There are so many things I can’t remember, words and phrases and months of my life lost along with the tumor they whittled free. The surgeon said I might never see those memories again, but Bea, the nurse who watched over me before Olia, promised there was hope.
In the early days, when no one was sure if I would pull through, Bea would talk to me while she changed my various tubes and checked my beeping machines. She said that brain surgery is like an earthquake. It shakes things loose, transforming the landscape of the mind, but not destroying as much as it might seem at first. The missing pieces are still there, buried beneath the rubble, or exiled on the other side of the chasm surgery leaves behind. She said there could come a day when I’d find a way to those memories, and reclaim the things that I’ve lost.
But it will take time. At least a year. Maybe more. Endless days I will spend lost in a fog of pain, struggling to reconcile who my parents insist I was before the surgery with who I am now.
Sometimes, listening to them talk, I think the doctor may have cut away more of me than Aaron and Deborah can imagine. I don’t feel like the happy, well-adjusted, driven pre-law major they insist I was before. There is darkness inside of me, a rage and sadness that is bigger than post-surgical depression. Sometimes I get so angry it frightens me.
The things I want to do, the things I imagine…

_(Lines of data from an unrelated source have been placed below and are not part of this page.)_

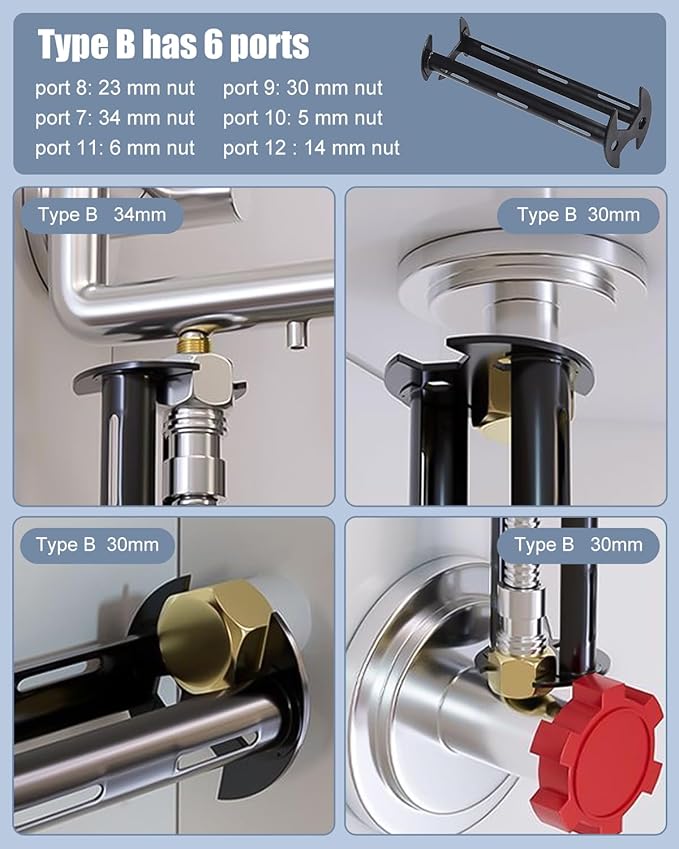 Type B has 6 ports

port 8: 23 mm nut
port 7: 34 mm nut
port 11: 6 mm nut

port 9: 30 mm nut
port 10: 5 mm nut
port 12 : 14 mm nut

Type B 34mm

Type B 30mm

Type B 30mm

Type B 30mm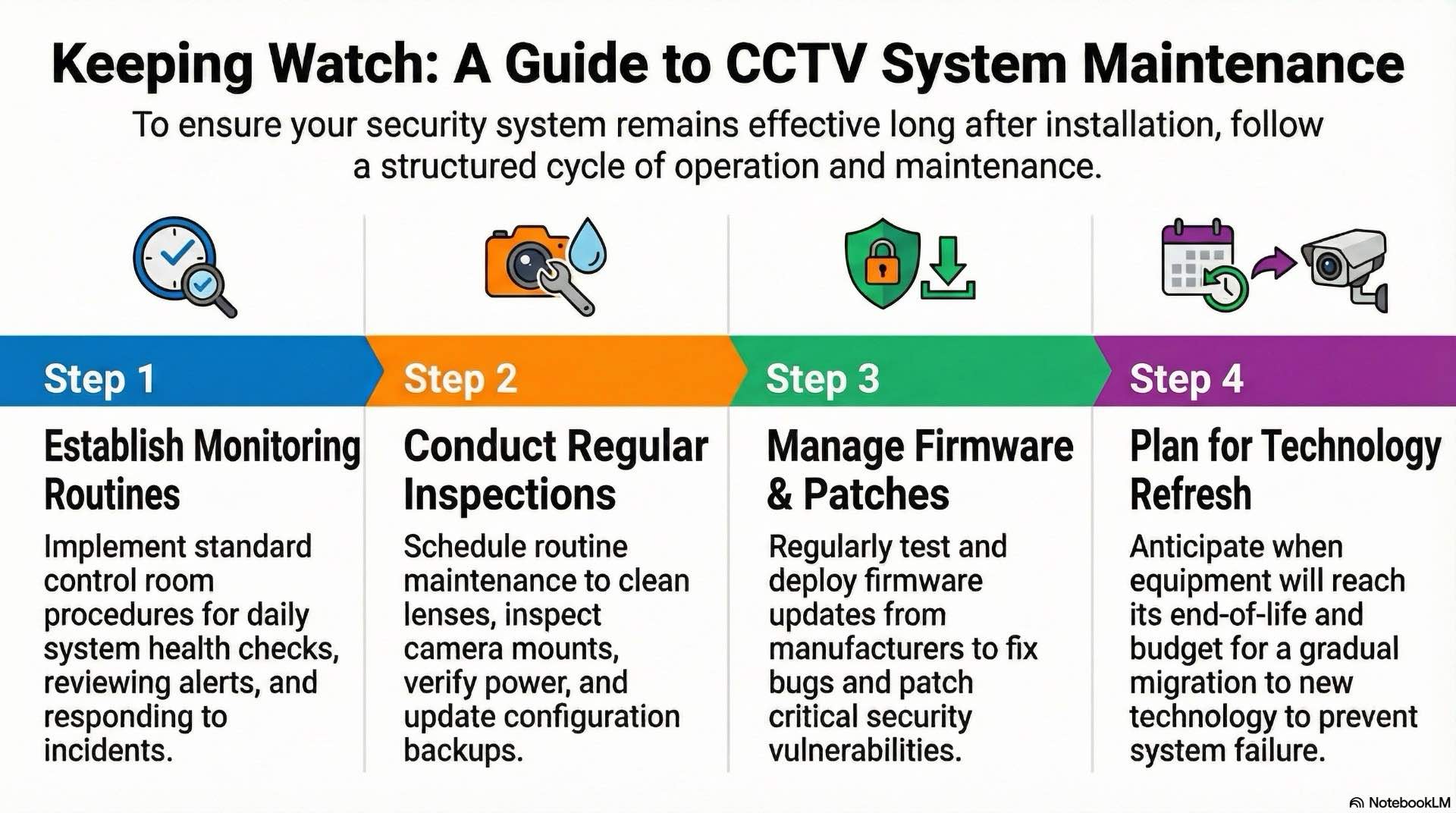 Keeping Watch: A Guide to CCTV System Maintenance

To ensure your security system remains effective long after installation, follow a structured cycle of operation and maintenance.

Step 1

Establish Monitoring Routines

Implement standard control room procedures for daily system health checks, reviewing alerts, and responding to incidents.

Step 2

Conduct Regular Inspections

Schedule routine maintenance to clean lenses, inspect camera mounts, verify power, and update configuration backups.

Step 3

Manage Firmware & Patches

Regularly test and deploy firmware updates from manufacturers to fix bugs and patch critical security vulnerabilities.

Step 4

Plan for Technology Refresh

Anticipate when equipment will reach its end-of-life and budget for a gradual migration to new technology to prevent system failure.

NotebookLM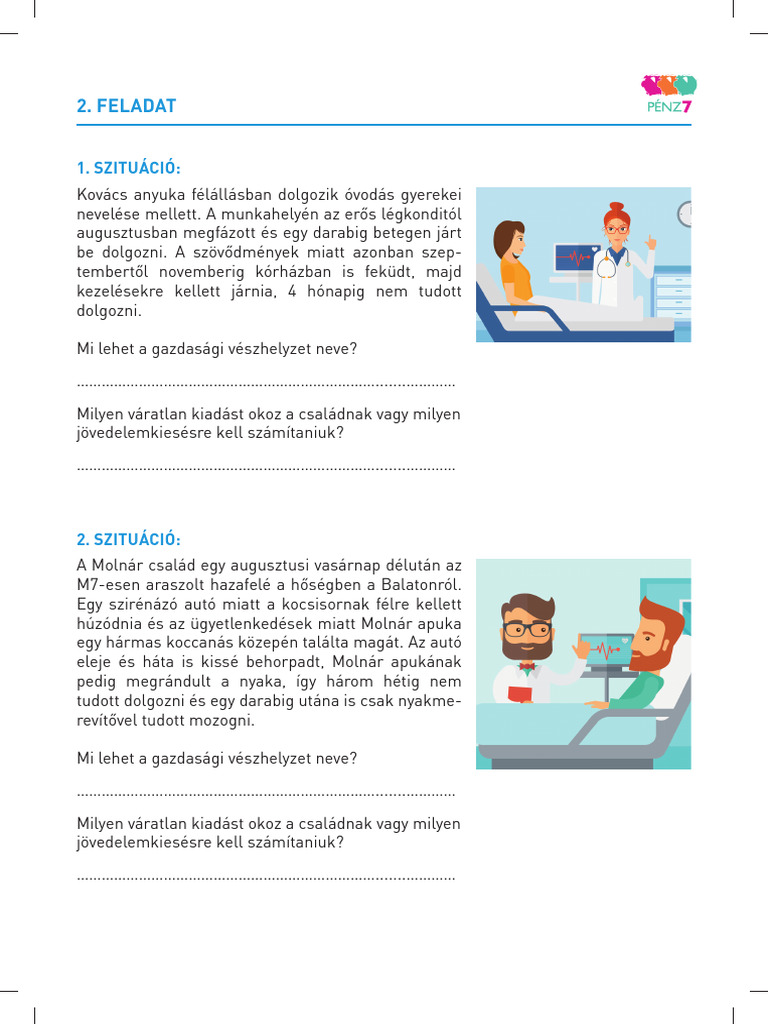 2. FELADAT

PÉNZ7

1. SZITUÁCIÓ:

Kovács anyuka félállásban dolgozik óvodás gyerekei nevelése mellett. A munkahelyén az erős légkonditól augusztusban megfázott és egy darabig betegen járt be dolgozni. A szövődmények miatt azonban szeptembertől novemberig kórházban is feküdt, majd kezelésekre kellett járnia, 4 hónapig nem tudott dolgozni.

Mi lehet a gazdasági vészhelyzet neve?

..........................................................................................

Milyen váratlan kiadást okoz a családnak vagy milyen jövedelemkiesésre kell számítaniuk?

..........................................................................................

2. SZITUÁCIÓ:

A Molnár család egy augusztusi vasárnap délután az M7-esen araszolt hazafelé a hőségben a Balatonról. Egy szirénázó autó miatt a kocsisornak félre kellett húzódnia és az ügyetlenkedések miatt Molnár apuka egy hármas koccanás közepén találta magát. Az autó eleje és háta is kissé behorpadt, Molnár apukának pedig megrándult a nyaka, így három hétig nem tudott dolgozni és egy darabig utána is csak nyakmerevítővel tudott mozogni.

Mi lehet a gazdasági vészhelyzet neve?

..........................................................................................

Milyen váratlan kiadást okoz a családnak vagy milyen jövedelemkiesésre kell számítaniuk?

..........................................................................................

They aren’t pretty. They aren’t sane or healthy, and, until this morning, I was beginning to think that my soul was a broken, twisted thing. Whether the surgery was to blame, or I was always a monster hiding behind a handsome face, I didn’t know. I only knew that I was fu
ll of hate and misery and there was no room for anything else. I felt no gratitude to the doctor who saved my life against all odds; I felt no affection for my parents. I haven’t even been happy to be alive, because what good is life without something to live for, something other than this emptiness that has threatened to swallow me whole?
But now, looking at this woman, this girl—she can’t be much older than I am, even if she is a mother—I feel something. There is a softening inside me, a bruised place on my heart that makes my ribs ache and my throat tight. A wave of longing sweeps through me, making me shake with the force of how much I want.

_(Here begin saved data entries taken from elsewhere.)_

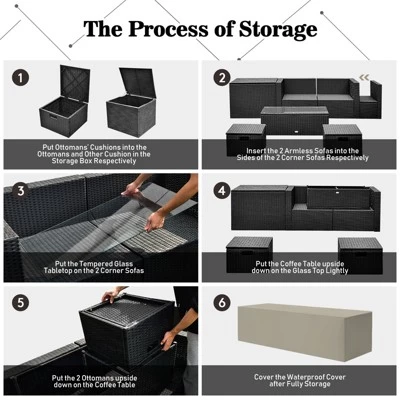 The Process of Storage

1

Put Ottomans' Cushions into the Ottomans and Other Cushion in the Storage Box Respectively

2

Insert the 2 Armless Sofas into the Sides of the 2 Corner Sofas Respectively

3

Put the Tempered Glass Tabletop on the 2 Corner Sofas

4

Put the Coffee Table upside down on the Glass Top Lightly

5

Put the 2 Ottomans upside down on the Coffee Table

6

Cover the Waterproof Cover after Fully Storage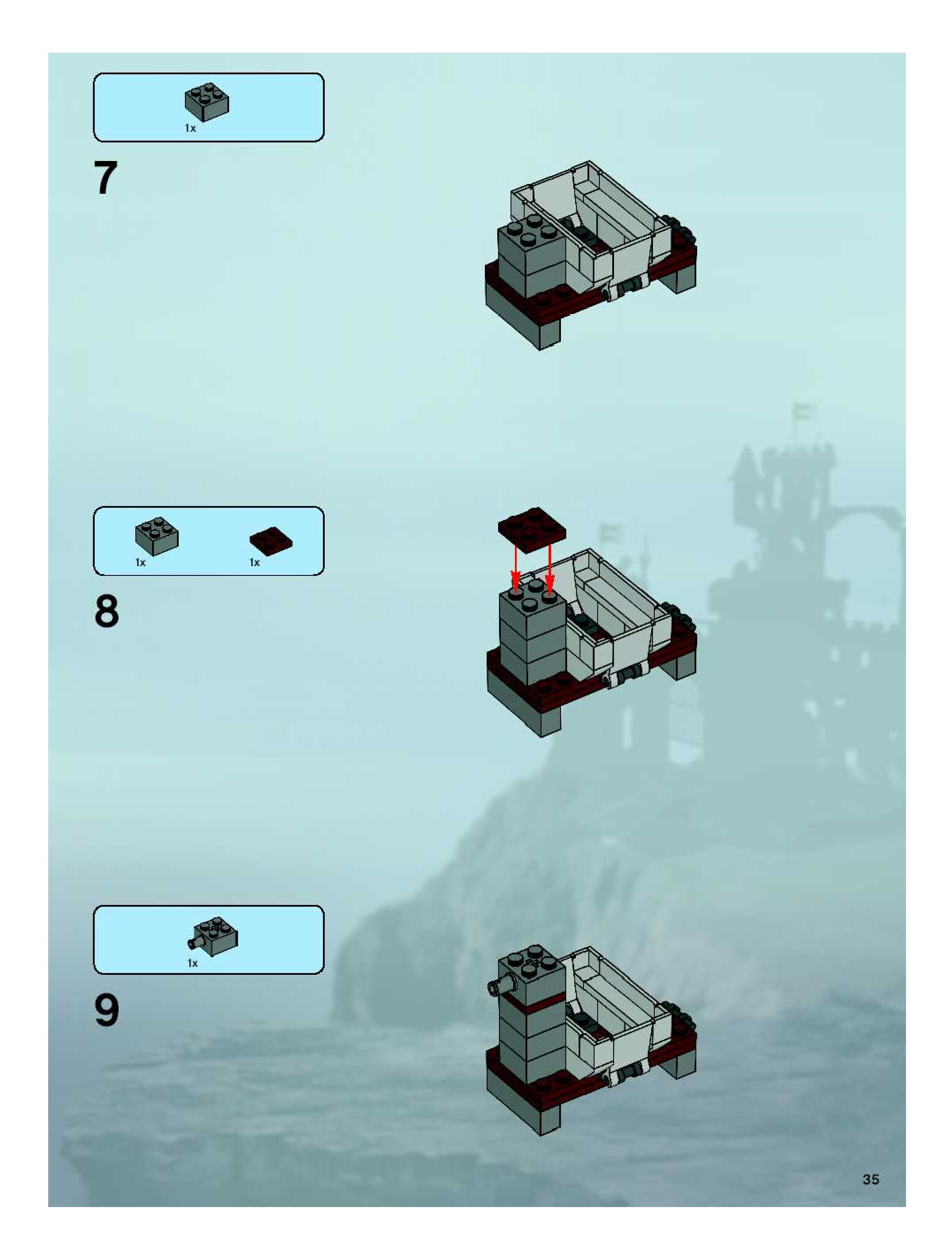 1x

7

1x 1x

8

1x

9

35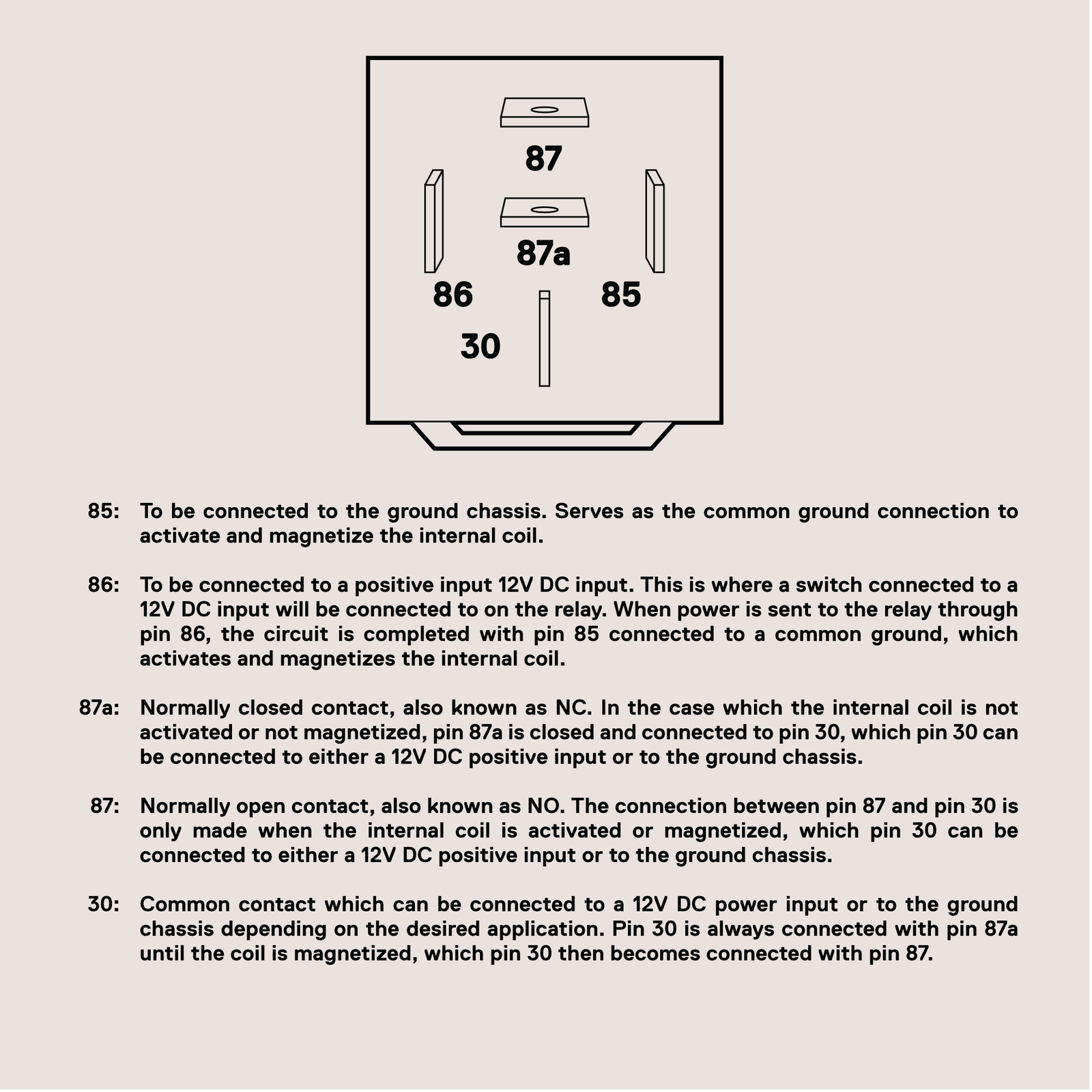 87

87a

86

85

30

85: To be connected to the ground chassis. Serves as the common ground connection to activate and magnetize the internal coil.

86: To be connected to a positive input 12V DC input. This is where a switch connected to a 12V DC input will be connected to on the relay. When power is sent to the relay through pin 86, the circuit is completed with pin 85 connected to a common ground, which activates and magnetizes the internal coil.

87a: Normally closed contact, also known as NC. In the case which the internal coil is not activated or not magnetized, pin 87a is closed and connected to pin 30, which pin 30 can be connected to either a 12V DC positive input or to the ground chassis.

87: Normally open contact, also known as NO. The connection between pin 87 and pin 30 is only made when the internal coil is activated or magnetized, which pin 30 can be connected to either a 12V DC positive input or to the ground chassis.

30: Common contact which can be connected to a 12V DC power input or to the ground chassis depending on the desired application. Pin 30 is always connected with pin 87a until the coil is magnetized, which pin 30 then becomes connected with pin 87.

I want to love someone. I need to love someone. I need to love someone the way I loved…
I close my eyes, chest lurching as a ghost of a memory dances through my head. It’s a wispy, transparent memory, with graceful arms, a wicked smile, and perfect, moon-shaped toes. I see chipped nail polish and bare feet against concrete steps. I hear a throaty laugh in the darkness and feel hot breath on my lips as arms pull me down onto a lumpy bed. My head spins with the sense memories of nails digging into my shoulders, the tang of sweet, salty sweat in my mouth.

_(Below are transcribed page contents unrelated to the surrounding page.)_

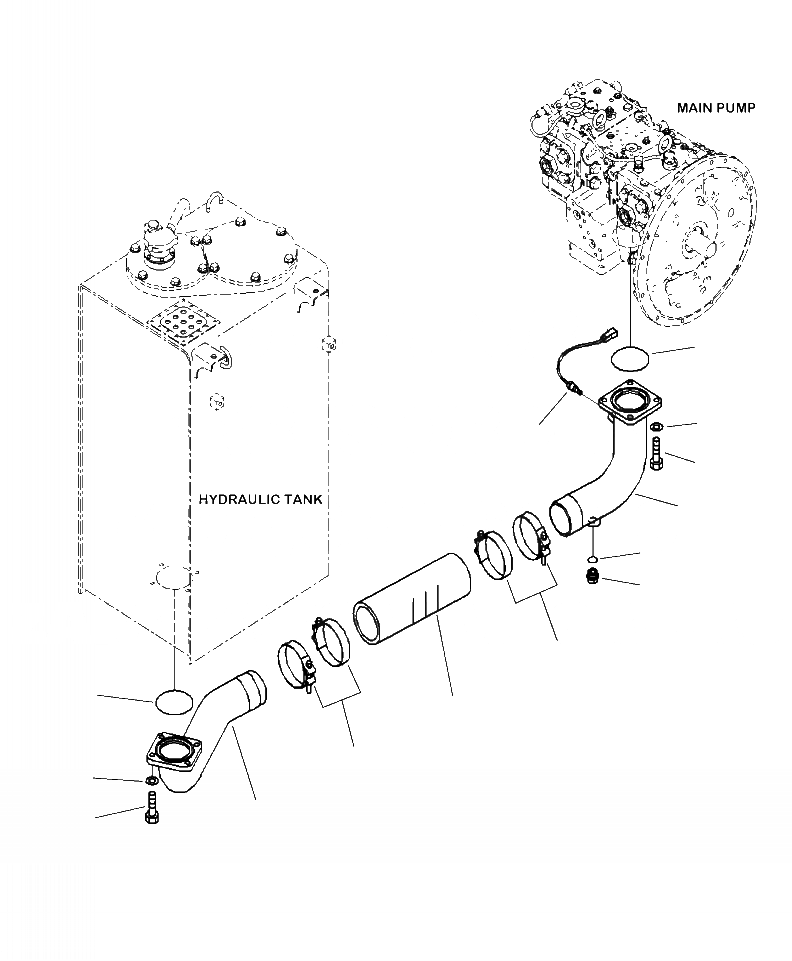 MAIN PUMP

HYDRAULIC TANK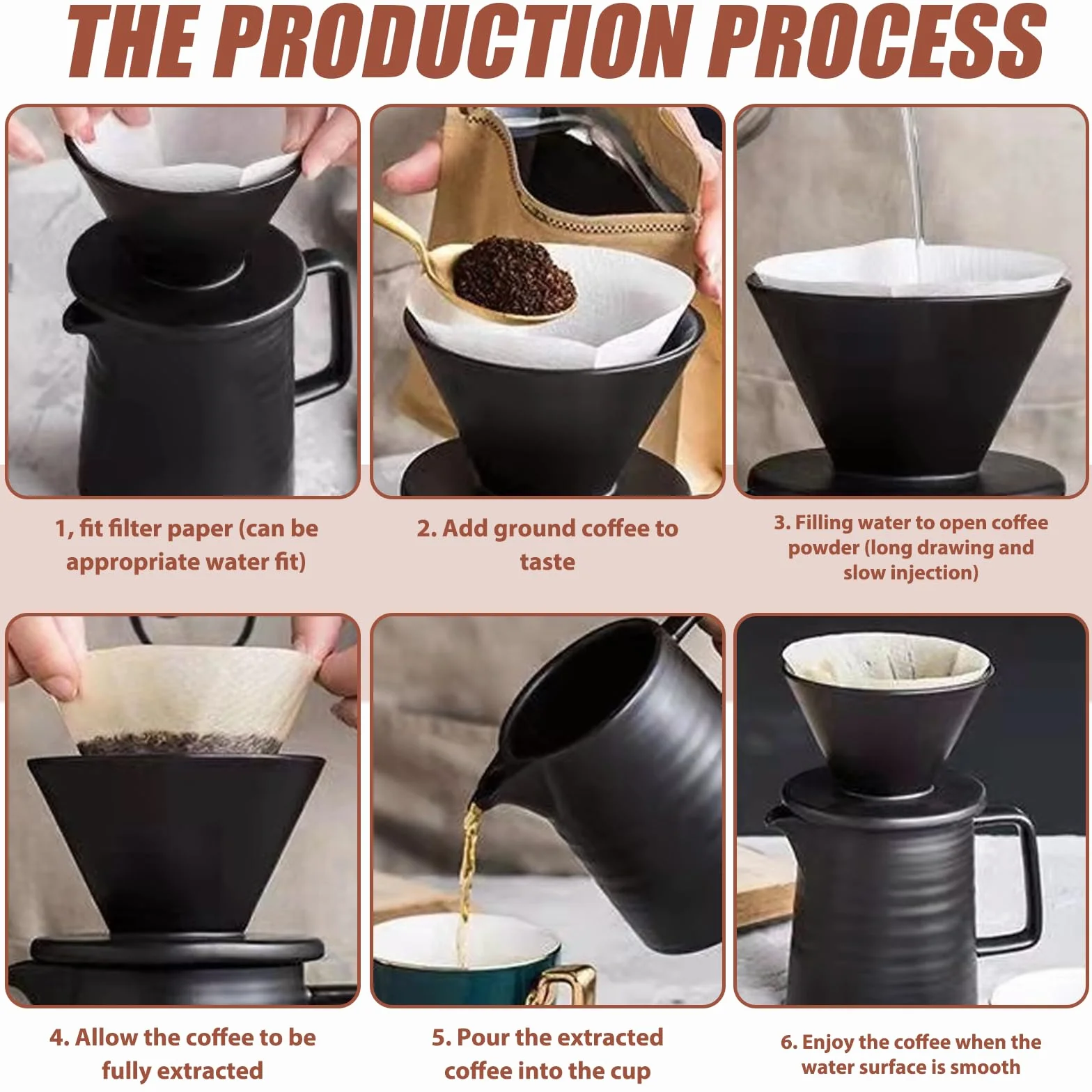 THE PRODUCTION PROCESS

1, fit filter paper (can be appropriate water fit)

2. Add ground coffee to taste

3. Filling water to open coffee powder (long drawing and slow injection)

4. Allow the coffee to be fully extracted

5. Pour the extracted coffee into the cup

6. Enjoy the coffee when the water surface is smooth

For a moment the pieces of the mystery struggle to come together, but then they’re gone. The memory slips through my fingers, turning to smoke in my hands.
By the time I open my eyes, the beautiful woman and her daughter are walking away, moving toward the security line, a redheaded woman now by their side. I watch them go with a ridiculous sense of loss, hating myself for not calling out, even if the blonde is a stranger. I should have said something. I should have told her thank you for giving me hope that I am more than a monster, that there may still be good left inside of me.
But I didn’t, and the moment is gone.